EXPLAINED - "Why markets move in waves"
Markets do not move because of news.
They move because of people.
And people always feel the same things: hope, greed, fear, and panic. In that order. Every single time.
Here is what actually happens:
Phase 1 — Disbelief Price starts rising. Nobody trusts it. "It is a dead cat bounce." The crowd stays out.
Phase 2 — Hope Price keeps rising. A few people buy in. Headlines turn cautiously optimistic.
Phase 3 — Greed Price explodes. Everyone piles in. CNBC covers it. Your friends talk about it. This is Wave 3 - the strongest move.

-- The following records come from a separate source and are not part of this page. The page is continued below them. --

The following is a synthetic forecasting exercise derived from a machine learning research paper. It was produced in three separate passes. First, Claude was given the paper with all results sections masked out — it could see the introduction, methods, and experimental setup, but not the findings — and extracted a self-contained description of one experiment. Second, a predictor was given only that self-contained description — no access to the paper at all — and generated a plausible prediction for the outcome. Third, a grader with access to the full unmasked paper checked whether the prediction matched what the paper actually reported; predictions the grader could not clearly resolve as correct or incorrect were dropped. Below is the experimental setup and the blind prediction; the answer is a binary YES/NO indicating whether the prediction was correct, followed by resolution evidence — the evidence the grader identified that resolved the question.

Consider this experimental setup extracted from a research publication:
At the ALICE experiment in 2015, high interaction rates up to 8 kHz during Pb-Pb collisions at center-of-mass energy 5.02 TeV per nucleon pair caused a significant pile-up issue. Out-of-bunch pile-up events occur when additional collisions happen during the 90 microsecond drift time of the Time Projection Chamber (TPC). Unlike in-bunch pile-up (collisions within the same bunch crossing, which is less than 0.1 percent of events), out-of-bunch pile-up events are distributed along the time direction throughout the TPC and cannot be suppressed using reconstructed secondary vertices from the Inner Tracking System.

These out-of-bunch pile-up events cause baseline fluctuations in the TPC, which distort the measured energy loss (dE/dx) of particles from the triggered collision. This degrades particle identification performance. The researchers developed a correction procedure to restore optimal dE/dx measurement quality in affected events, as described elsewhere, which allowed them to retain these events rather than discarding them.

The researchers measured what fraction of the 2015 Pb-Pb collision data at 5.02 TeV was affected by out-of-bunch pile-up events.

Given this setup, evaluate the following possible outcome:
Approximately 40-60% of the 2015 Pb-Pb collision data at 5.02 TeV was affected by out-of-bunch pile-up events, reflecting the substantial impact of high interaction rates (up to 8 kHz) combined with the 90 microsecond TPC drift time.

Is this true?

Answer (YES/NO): NO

Phase 4 — Denial Price starts falling. "Just a dip. I am buying more." This is Wave 4.
Phase 5 — Euphoria then Panic One final push higher. Then the collapse. Wave 5 completes and the correction begins.
Then the news arrives to explain it.
But the news did not cause any of it.
The crowd caused it.
Ralph Nelson Elliott discovered this in the 1930s. He studied 75 years of market data and found that price always moves in the same wave patterns because the humans behind the price never change.
Fear and greed are not modern problems.
They are permanent features of human nature.
That is why the waves repeat.
That is why they will always repeat.
And that is why studying the structure gives you an edge that no news feed ever will.